- From: Silvia Pfeiffer <silviapfeiffer1@gmail.com>
- Date: Mon, 19 May 2014 10:13:34 +1000
- To: "Cullen Jennings (fluffy)" <fluffy@cisco.com>
- Cc: Justin Uberti <juberti@google.com>, Harald Tveit Alvestrand <harald@alvestrand.no>, "public-media-capture@w3.org" <public-media-capture@w3.org>, public-webrtc <public-webrtc@w3.org>
On Mon, May 19, 2014 at 4:31 AM, Cullen Jennings (fluffy) <fluffy@cisco.com> wrote: > > On May 18, 2014, at 1:21 PM, Justin Uberti <juberti@google.com> wrote: > >> I think 'ideal' will make this less inscrutable, e.g. >> >> videoCfg = { >> require: ["width"], >> width: { min: 640, ideal: 1920 }, >> }; >> >> which to me reads even more cleanly that the mandatory/optional syntax. >> > > yah, that is even clearer - but the require things is still confusing.
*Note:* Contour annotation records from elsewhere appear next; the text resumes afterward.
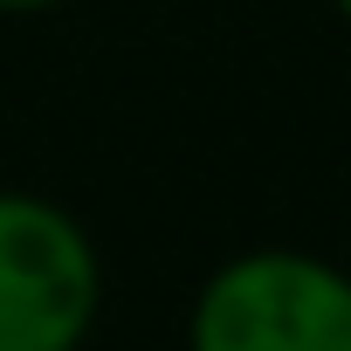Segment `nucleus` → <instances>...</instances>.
Wrapping results in <instances>:
<instances>
[{
  "instance_id": "4",
  "label": "nucleus",
  "mask_w": 351,
  "mask_h": 351,
  "mask_svg": "<svg viewBox=\"0 0 351 351\" xmlns=\"http://www.w3.org/2000/svg\"><path fill=\"white\" fill-rule=\"evenodd\" d=\"M330 8H337V21H344V28H351V0H330Z\"/></svg>"
},
{
  "instance_id": "2",
  "label": "nucleus",
  "mask_w": 351,
  "mask_h": 351,
  "mask_svg": "<svg viewBox=\"0 0 351 351\" xmlns=\"http://www.w3.org/2000/svg\"><path fill=\"white\" fill-rule=\"evenodd\" d=\"M104 310L90 228L49 200L0 186V351H83Z\"/></svg>"
},
{
  "instance_id": "1",
  "label": "nucleus",
  "mask_w": 351,
  "mask_h": 351,
  "mask_svg": "<svg viewBox=\"0 0 351 351\" xmlns=\"http://www.w3.org/2000/svg\"><path fill=\"white\" fill-rule=\"evenodd\" d=\"M186 351H351V269L310 248L228 255L193 289Z\"/></svg>"
},
{
  "instance_id": "3",
  "label": "nucleus",
  "mask_w": 351,
  "mask_h": 351,
  "mask_svg": "<svg viewBox=\"0 0 351 351\" xmlns=\"http://www.w3.org/2000/svg\"><path fill=\"white\" fill-rule=\"evenodd\" d=\"M49 8H62V0H0V14H49Z\"/></svg>"
}]
</instances>
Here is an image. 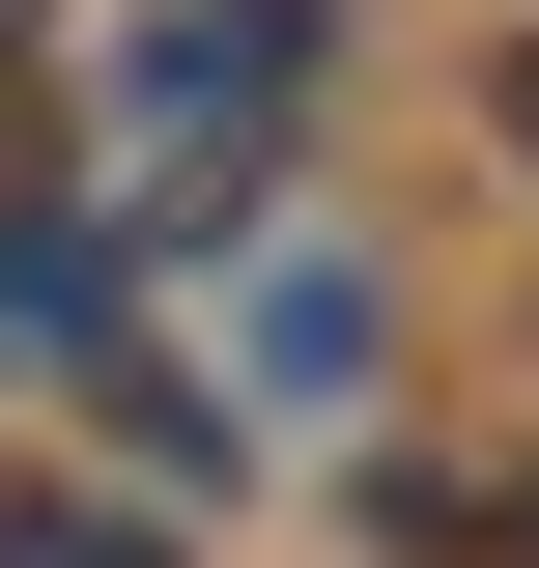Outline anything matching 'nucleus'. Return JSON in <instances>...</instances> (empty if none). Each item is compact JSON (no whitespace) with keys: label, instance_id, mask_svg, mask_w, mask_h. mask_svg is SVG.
Segmentation results:
<instances>
[{"label":"nucleus","instance_id":"f257e3e1","mask_svg":"<svg viewBox=\"0 0 539 568\" xmlns=\"http://www.w3.org/2000/svg\"><path fill=\"white\" fill-rule=\"evenodd\" d=\"M511 142H539V58H511Z\"/></svg>","mask_w":539,"mask_h":568}]
</instances>
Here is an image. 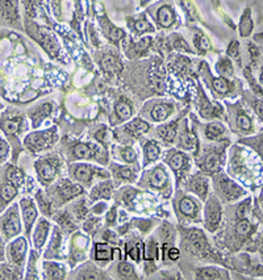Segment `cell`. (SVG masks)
I'll return each mask as SVG.
<instances>
[{"instance_id":"6da1fadb","label":"cell","mask_w":263,"mask_h":280,"mask_svg":"<svg viewBox=\"0 0 263 280\" xmlns=\"http://www.w3.org/2000/svg\"><path fill=\"white\" fill-rule=\"evenodd\" d=\"M215 184L217 185V191L225 201H236L246 195L244 188L240 187L235 180H231L225 174H220L215 179Z\"/></svg>"},{"instance_id":"7a4b0ae2","label":"cell","mask_w":263,"mask_h":280,"mask_svg":"<svg viewBox=\"0 0 263 280\" xmlns=\"http://www.w3.org/2000/svg\"><path fill=\"white\" fill-rule=\"evenodd\" d=\"M222 217V208L220 201L217 200L216 196H211L206 204V209H204V224L206 228L210 232H216L221 223Z\"/></svg>"},{"instance_id":"3957f363","label":"cell","mask_w":263,"mask_h":280,"mask_svg":"<svg viewBox=\"0 0 263 280\" xmlns=\"http://www.w3.org/2000/svg\"><path fill=\"white\" fill-rule=\"evenodd\" d=\"M0 228H2V232L4 233L6 238H12L19 234L21 230V224H20L19 213H17V205H13L2 216Z\"/></svg>"},{"instance_id":"277c9868","label":"cell","mask_w":263,"mask_h":280,"mask_svg":"<svg viewBox=\"0 0 263 280\" xmlns=\"http://www.w3.org/2000/svg\"><path fill=\"white\" fill-rule=\"evenodd\" d=\"M26 250H28V243L26 239L20 237V238L15 239L10 245L8 253H10V258L13 264L16 266H22L26 257Z\"/></svg>"},{"instance_id":"5b68a950","label":"cell","mask_w":263,"mask_h":280,"mask_svg":"<svg viewBox=\"0 0 263 280\" xmlns=\"http://www.w3.org/2000/svg\"><path fill=\"white\" fill-rule=\"evenodd\" d=\"M104 171H100L99 169L94 167V166L84 165V163H80V165H75L73 167V175L74 178L78 181L83 183V184H90L94 179V176L96 174H102Z\"/></svg>"},{"instance_id":"8992f818","label":"cell","mask_w":263,"mask_h":280,"mask_svg":"<svg viewBox=\"0 0 263 280\" xmlns=\"http://www.w3.org/2000/svg\"><path fill=\"white\" fill-rule=\"evenodd\" d=\"M20 205H21L22 220H24V225H25L26 232H31L33 224H35V221L37 220V216H38L37 208H36L32 199H22Z\"/></svg>"},{"instance_id":"52a82bcc","label":"cell","mask_w":263,"mask_h":280,"mask_svg":"<svg viewBox=\"0 0 263 280\" xmlns=\"http://www.w3.org/2000/svg\"><path fill=\"white\" fill-rule=\"evenodd\" d=\"M49 233H50V223L45 219L38 221L35 233H33V243H35L36 248H41L46 243Z\"/></svg>"},{"instance_id":"ba28073f","label":"cell","mask_w":263,"mask_h":280,"mask_svg":"<svg viewBox=\"0 0 263 280\" xmlns=\"http://www.w3.org/2000/svg\"><path fill=\"white\" fill-rule=\"evenodd\" d=\"M36 170L44 183H50L57 175V165L51 161H41L36 163Z\"/></svg>"},{"instance_id":"9c48e42d","label":"cell","mask_w":263,"mask_h":280,"mask_svg":"<svg viewBox=\"0 0 263 280\" xmlns=\"http://www.w3.org/2000/svg\"><path fill=\"white\" fill-rule=\"evenodd\" d=\"M190 191H192L193 194H196L201 200L206 201L207 196H208V190H210V184H208V180L207 178L201 175L193 176L191 179L190 184H188Z\"/></svg>"},{"instance_id":"30bf717a","label":"cell","mask_w":263,"mask_h":280,"mask_svg":"<svg viewBox=\"0 0 263 280\" xmlns=\"http://www.w3.org/2000/svg\"><path fill=\"white\" fill-rule=\"evenodd\" d=\"M197 277L207 280L229 279V272L220 267H204L197 270Z\"/></svg>"},{"instance_id":"8fae6325","label":"cell","mask_w":263,"mask_h":280,"mask_svg":"<svg viewBox=\"0 0 263 280\" xmlns=\"http://www.w3.org/2000/svg\"><path fill=\"white\" fill-rule=\"evenodd\" d=\"M44 271L45 277H48V279H64L66 276L65 267L57 262H45Z\"/></svg>"},{"instance_id":"7c38bea8","label":"cell","mask_w":263,"mask_h":280,"mask_svg":"<svg viewBox=\"0 0 263 280\" xmlns=\"http://www.w3.org/2000/svg\"><path fill=\"white\" fill-rule=\"evenodd\" d=\"M167 172H166L163 166L156 167L154 171L152 172V175H150V185H152L153 188H157V190H161V188L165 187V185L167 184Z\"/></svg>"},{"instance_id":"4fadbf2b","label":"cell","mask_w":263,"mask_h":280,"mask_svg":"<svg viewBox=\"0 0 263 280\" xmlns=\"http://www.w3.org/2000/svg\"><path fill=\"white\" fill-rule=\"evenodd\" d=\"M179 209L184 216L192 217V219H196L199 216V205L196 201H193L192 198H188V196L182 198L179 203Z\"/></svg>"},{"instance_id":"5bb4252c","label":"cell","mask_w":263,"mask_h":280,"mask_svg":"<svg viewBox=\"0 0 263 280\" xmlns=\"http://www.w3.org/2000/svg\"><path fill=\"white\" fill-rule=\"evenodd\" d=\"M25 143H28L29 149L33 150V151L42 150L46 147V145H49V136L48 133L32 134V136H29L28 141H25Z\"/></svg>"},{"instance_id":"9a60e30c","label":"cell","mask_w":263,"mask_h":280,"mask_svg":"<svg viewBox=\"0 0 263 280\" xmlns=\"http://www.w3.org/2000/svg\"><path fill=\"white\" fill-rule=\"evenodd\" d=\"M0 11L6 19H17V0H0Z\"/></svg>"},{"instance_id":"2e32d148","label":"cell","mask_w":263,"mask_h":280,"mask_svg":"<svg viewBox=\"0 0 263 280\" xmlns=\"http://www.w3.org/2000/svg\"><path fill=\"white\" fill-rule=\"evenodd\" d=\"M95 259L98 262H109L113 259V248L108 243H96L95 245Z\"/></svg>"},{"instance_id":"e0dca14e","label":"cell","mask_w":263,"mask_h":280,"mask_svg":"<svg viewBox=\"0 0 263 280\" xmlns=\"http://www.w3.org/2000/svg\"><path fill=\"white\" fill-rule=\"evenodd\" d=\"M74 155L78 160H91L96 155V150L95 147L89 145V143H78L74 147Z\"/></svg>"},{"instance_id":"ac0fdd59","label":"cell","mask_w":263,"mask_h":280,"mask_svg":"<svg viewBox=\"0 0 263 280\" xmlns=\"http://www.w3.org/2000/svg\"><path fill=\"white\" fill-rule=\"evenodd\" d=\"M168 165L171 166V169L174 171H182L184 169V166L187 165V157L184 155L183 153L177 151V153L171 154V157L168 158Z\"/></svg>"},{"instance_id":"d6986e66","label":"cell","mask_w":263,"mask_h":280,"mask_svg":"<svg viewBox=\"0 0 263 280\" xmlns=\"http://www.w3.org/2000/svg\"><path fill=\"white\" fill-rule=\"evenodd\" d=\"M112 194V183L111 181H105V183H102V184L96 185L95 190L92 191L91 198L94 200H98L99 198H105L108 199Z\"/></svg>"},{"instance_id":"ffe728a7","label":"cell","mask_w":263,"mask_h":280,"mask_svg":"<svg viewBox=\"0 0 263 280\" xmlns=\"http://www.w3.org/2000/svg\"><path fill=\"white\" fill-rule=\"evenodd\" d=\"M161 154V149H159L158 143L154 141H150L145 145V165L156 161Z\"/></svg>"},{"instance_id":"44dd1931","label":"cell","mask_w":263,"mask_h":280,"mask_svg":"<svg viewBox=\"0 0 263 280\" xmlns=\"http://www.w3.org/2000/svg\"><path fill=\"white\" fill-rule=\"evenodd\" d=\"M220 166H221V157L219 154L212 153L206 158L203 167L207 172H216L220 170Z\"/></svg>"},{"instance_id":"7402d4cb","label":"cell","mask_w":263,"mask_h":280,"mask_svg":"<svg viewBox=\"0 0 263 280\" xmlns=\"http://www.w3.org/2000/svg\"><path fill=\"white\" fill-rule=\"evenodd\" d=\"M158 21L163 28H168L174 22V12L170 7H162L159 10Z\"/></svg>"},{"instance_id":"603a6c76","label":"cell","mask_w":263,"mask_h":280,"mask_svg":"<svg viewBox=\"0 0 263 280\" xmlns=\"http://www.w3.org/2000/svg\"><path fill=\"white\" fill-rule=\"evenodd\" d=\"M251 30H253V21H251L250 10H246L242 16L241 22H240V35L242 37H247V36H250Z\"/></svg>"},{"instance_id":"cb8c5ba5","label":"cell","mask_w":263,"mask_h":280,"mask_svg":"<svg viewBox=\"0 0 263 280\" xmlns=\"http://www.w3.org/2000/svg\"><path fill=\"white\" fill-rule=\"evenodd\" d=\"M102 67L107 74H114L121 69L120 64L113 55H105L102 60Z\"/></svg>"},{"instance_id":"d4e9b609","label":"cell","mask_w":263,"mask_h":280,"mask_svg":"<svg viewBox=\"0 0 263 280\" xmlns=\"http://www.w3.org/2000/svg\"><path fill=\"white\" fill-rule=\"evenodd\" d=\"M224 133H225V128L220 122H211L206 128V136L210 140H216V138L220 137Z\"/></svg>"},{"instance_id":"484cf974","label":"cell","mask_w":263,"mask_h":280,"mask_svg":"<svg viewBox=\"0 0 263 280\" xmlns=\"http://www.w3.org/2000/svg\"><path fill=\"white\" fill-rule=\"evenodd\" d=\"M60 245H61V234L58 233V230H54V236L51 239V243L49 245V248L46 250V254L45 257L46 258H55L58 257V252H60Z\"/></svg>"},{"instance_id":"4316f807","label":"cell","mask_w":263,"mask_h":280,"mask_svg":"<svg viewBox=\"0 0 263 280\" xmlns=\"http://www.w3.org/2000/svg\"><path fill=\"white\" fill-rule=\"evenodd\" d=\"M253 230H254L253 224L247 220V219H244V217H242L241 220L238 221L237 224H236V233H237L240 237L250 236Z\"/></svg>"},{"instance_id":"83f0119b","label":"cell","mask_w":263,"mask_h":280,"mask_svg":"<svg viewBox=\"0 0 263 280\" xmlns=\"http://www.w3.org/2000/svg\"><path fill=\"white\" fill-rule=\"evenodd\" d=\"M118 272L123 279H136V270L130 263L128 262H120L118 266Z\"/></svg>"},{"instance_id":"f1b7e54d","label":"cell","mask_w":263,"mask_h":280,"mask_svg":"<svg viewBox=\"0 0 263 280\" xmlns=\"http://www.w3.org/2000/svg\"><path fill=\"white\" fill-rule=\"evenodd\" d=\"M60 194L64 195V199L67 200V199L73 198L75 195L82 194V188L78 187V185L71 184V183H64L60 187Z\"/></svg>"},{"instance_id":"f546056e","label":"cell","mask_w":263,"mask_h":280,"mask_svg":"<svg viewBox=\"0 0 263 280\" xmlns=\"http://www.w3.org/2000/svg\"><path fill=\"white\" fill-rule=\"evenodd\" d=\"M16 195H17L16 185H13L12 183H11V184L3 185L2 190H0V198H2V200L4 201H11L12 199L16 198Z\"/></svg>"},{"instance_id":"4dcf8cb0","label":"cell","mask_w":263,"mask_h":280,"mask_svg":"<svg viewBox=\"0 0 263 280\" xmlns=\"http://www.w3.org/2000/svg\"><path fill=\"white\" fill-rule=\"evenodd\" d=\"M116 115L119 116V118L121 120H128V118L132 116V108H130V105L125 102H120L116 104Z\"/></svg>"},{"instance_id":"1f68e13d","label":"cell","mask_w":263,"mask_h":280,"mask_svg":"<svg viewBox=\"0 0 263 280\" xmlns=\"http://www.w3.org/2000/svg\"><path fill=\"white\" fill-rule=\"evenodd\" d=\"M170 113V108L166 105H157L152 111V118L154 121H163Z\"/></svg>"},{"instance_id":"d6a6232c","label":"cell","mask_w":263,"mask_h":280,"mask_svg":"<svg viewBox=\"0 0 263 280\" xmlns=\"http://www.w3.org/2000/svg\"><path fill=\"white\" fill-rule=\"evenodd\" d=\"M213 88L219 94H221V95H225V94L230 91V84L224 78H217V79L213 80Z\"/></svg>"},{"instance_id":"836d02e7","label":"cell","mask_w":263,"mask_h":280,"mask_svg":"<svg viewBox=\"0 0 263 280\" xmlns=\"http://www.w3.org/2000/svg\"><path fill=\"white\" fill-rule=\"evenodd\" d=\"M237 127L241 129L242 132H250L253 129V122H251V118L249 117L245 113L238 115L237 117Z\"/></svg>"},{"instance_id":"e575fe53","label":"cell","mask_w":263,"mask_h":280,"mask_svg":"<svg viewBox=\"0 0 263 280\" xmlns=\"http://www.w3.org/2000/svg\"><path fill=\"white\" fill-rule=\"evenodd\" d=\"M20 118H13V120H6L3 122V131L7 134H15L20 128Z\"/></svg>"},{"instance_id":"d590c367","label":"cell","mask_w":263,"mask_h":280,"mask_svg":"<svg viewBox=\"0 0 263 280\" xmlns=\"http://www.w3.org/2000/svg\"><path fill=\"white\" fill-rule=\"evenodd\" d=\"M129 131L134 132V133H145L149 131V125L148 122L142 120H134L132 124H129Z\"/></svg>"},{"instance_id":"8d00e7d4","label":"cell","mask_w":263,"mask_h":280,"mask_svg":"<svg viewBox=\"0 0 263 280\" xmlns=\"http://www.w3.org/2000/svg\"><path fill=\"white\" fill-rule=\"evenodd\" d=\"M159 134L162 136V138H165L167 141L174 140L175 134H177V128L175 125H167V127H163L162 129H159Z\"/></svg>"},{"instance_id":"74e56055","label":"cell","mask_w":263,"mask_h":280,"mask_svg":"<svg viewBox=\"0 0 263 280\" xmlns=\"http://www.w3.org/2000/svg\"><path fill=\"white\" fill-rule=\"evenodd\" d=\"M7 178H8V180H10L13 185H19L22 181V174L17 169H13L12 167V169H10L8 172H7Z\"/></svg>"},{"instance_id":"f35d334b","label":"cell","mask_w":263,"mask_h":280,"mask_svg":"<svg viewBox=\"0 0 263 280\" xmlns=\"http://www.w3.org/2000/svg\"><path fill=\"white\" fill-rule=\"evenodd\" d=\"M114 174L118 175V178L124 179V180H134V174L128 167H118V169H114Z\"/></svg>"},{"instance_id":"ab89813d","label":"cell","mask_w":263,"mask_h":280,"mask_svg":"<svg viewBox=\"0 0 263 280\" xmlns=\"http://www.w3.org/2000/svg\"><path fill=\"white\" fill-rule=\"evenodd\" d=\"M219 71L222 75H231L233 74V66H231L230 60L222 58L219 62Z\"/></svg>"},{"instance_id":"60d3db41","label":"cell","mask_w":263,"mask_h":280,"mask_svg":"<svg viewBox=\"0 0 263 280\" xmlns=\"http://www.w3.org/2000/svg\"><path fill=\"white\" fill-rule=\"evenodd\" d=\"M120 154L125 162L128 163L136 162V153H134V150L132 149V147H124V149H121Z\"/></svg>"},{"instance_id":"b9f144b4","label":"cell","mask_w":263,"mask_h":280,"mask_svg":"<svg viewBox=\"0 0 263 280\" xmlns=\"http://www.w3.org/2000/svg\"><path fill=\"white\" fill-rule=\"evenodd\" d=\"M49 112H50V105L49 104H45L42 108H38L37 111H36V116H33L35 124H37V122H40L42 118L46 117V116L49 115Z\"/></svg>"},{"instance_id":"7bdbcfd3","label":"cell","mask_w":263,"mask_h":280,"mask_svg":"<svg viewBox=\"0 0 263 280\" xmlns=\"http://www.w3.org/2000/svg\"><path fill=\"white\" fill-rule=\"evenodd\" d=\"M195 45H196V48L199 49L200 51H206L210 49V42H208V40L201 35L196 36V39H195Z\"/></svg>"},{"instance_id":"ee69618b","label":"cell","mask_w":263,"mask_h":280,"mask_svg":"<svg viewBox=\"0 0 263 280\" xmlns=\"http://www.w3.org/2000/svg\"><path fill=\"white\" fill-rule=\"evenodd\" d=\"M105 210H107V203H105V201H98V203L92 207V212H94V214H96V216L103 214Z\"/></svg>"},{"instance_id":"f6af8a7d","label":"cell","mask_w":263,"mask_h":280,"mask_svg":"<svg viewBox=\"0 0 263 280\" xmlns=\"http://www.w3.org/2000/svg\"><path fill=\"white\" fill-rule=\"evenodd\" d=\"M109 37H111L112 41H119V40H121L124 37V32L121 29L111 26V29H109Z\"/></svg>"},{"instance_id":"bcb514c9","label":"cell","mask_w":263,"mask_h":280,"mask_svg":"<svg viewBox=\"0 0 263 280\" xmlns=\"http://www.w3.org/2000/svg\"><path fill=\"white\" fill-rule=\"evenodd\" d=\"M8 153H10V146H8V143H7L6 141L0 140V162L6 160Z\"/></svg>"},{"instance_id":"7dc6e473","label":"cell","mask_w":263,"mask_h":280,"mask_svg":"<svg viewBox=\"0 0 263 280\" xmlns=\"http://www.w3.org/2000/svg\"><path fill=\"white\" fill-rule=\"evenodd\" d=\"M253 108H254V111H255V113L259 116L260 120H263V100H260V99L254 100Z\"/></svg>"},{"instance_id":"c3c4849f","label":"cell","mask_w":263,"mask_h":280,"mask_svg":"<svg viewBox=\"0 0 263 280\" xmlns=\"http://www.w3.org/2000/svg\"><path fill=\"white\" fill-rule=\"evenodd\" d=\"M152 28V26L148 24V21H145V20H140V21H137L136 24H134V29H136L137 32H146V30H149V29Z\"/></svg>"},{"instance_id":"681fc988","label":"cell","mask_w":263,"mask_h":280,"mask_svg":"<svg viewBox=\"0 0 263 280\" xmlns=\"http://www.w3.org/2000/svg\"><path fill=\"white\" fill-rule=\"evenodd\" d=\"M80 274H99V272L94 267H90V270H83ZM80 277H83V279H99L102 276L100 275H82Z\"/></svg>"},{"instance_id":"f907efd6","label":"cell","mask_w":263,"mask_h":280,"mask_svg":"<svg viewBox=\"0 0 263 280\" xmlns=\"http://www.w3.org/2000/svg\"><path fill=\"white\" fill-rule=\"evenodd\" d=\"M228 53L229 55H231V57L238 58V59H240V54H238V53H240V51H238V42L236 41L231 42L230 46L228 48Z\"/></svg>"},{"instance_id":"816d5d0a","label":"cell","mask_w":263,"mask_h":280,"mask_svg":"<svg viewBox=\"0 0 263 280\" xmlns=\"http://www.w3.org/2000/svg\"><path fill=\"white\" fill-rule=\"evenodd\" d=\"M168 258H170V261H177V259H179V257H181V253H179V250L175 247H170L168 248Z\"/></svg>"},{"instance_id":"f5cc1de1","label":"cell","mask_w":263,"mask_h":280,"mask_svg":"<svg viewBox=\"0 0 263 280\" xmlns=\"http://www.w3.org/2000/svg\"><path fill=\"white\" fill-rule=\"evenodd\" d=\"M150 44H152V39H150V37H145V39H142L138 42V49H140V50H145V49L149 48Z\"/></svg>"},{"instance_id":"db71d44e","label":"cell","mask_w":263,"mask_h":280,"mask_svg":"<svg viewBox=\"0 0 263 280\" xmlns=\"http://www.w3.org/2000/svg\"><path fill=\"white\" fill-rule=\"evenodd\" d=\"M140 255H141L140 248L137 247V246H136V247L132 248V250H130V252H129V257H130V258H132V259H133L134 262H138V261H140Z\"/></svg>"},{"instance_id":"11a10c76","label":"cell","mask_w":263,"mask_h":280,"mask_svg":"<svg viewBox=\"0 0 263 280\" xmlns=\"http://www.w3.org/2000/svg\"><path fill=\"white\" fill-rule=\"evenodd\" d=\"M179 44H175V46H177L178 49H181V50H186L187 53H190V48L187 46V44H186V41H183V40H179Z\"/></svg>"},{"instance_id":"9f6ffc18","label":"cell","mask_w":263,"mask_h":280,"mask_svg":"<svg viewBox=\"0 0 263 280\" xmlns=\"http://www.w3.org/2000/svg\"><path fill=\"white\" fill-rule=\"evenodd\" d=\"M3 259H4V243L2 237H0V261H3Z\"/></svg>"},{"instance_id":"6f0895ef","label":"cell","mask_w":263,"mask_h":280,"mask_svg":"<svg viewBox=\"0 0 263 280\" xmlns=\"http://www.w3.org/2000/svg\"><path fill=\"white\" fill-rule=\"evenodd\" d=\"M258 153H259V155L263 158V142L260 143L259 146H258Z\"/></svg>"},{"instance_id":"680465c9","label":"cell","mask_w":263,"mask_h":280,"mask_svg":"<svg viewBox=\"0 0 263 280\" xmlns=\"http://www.w3.org/2000/svg\"><path fill=\"white\" fill-rule=\"evenodd\" d=\"M260 83L263 84V70H262V74H260Z\"/></svg>"}]
</instances>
What about > > videoCfg = [ > { constrain: ”width”, min: 640, ideal: 1920 }, > ]; Or to express the same semantics as the first example, maybe: videoCfg = [ { constrain: ”width”, min: 640, ideal-min: 1920, ideal-max: 2560 }, ]; TBH I really quite like this. It turns the constraining around from listing the attributes, then listing the requirements, then the optional (but preferred ones) to grouping all information together by constraint feature. Silvia.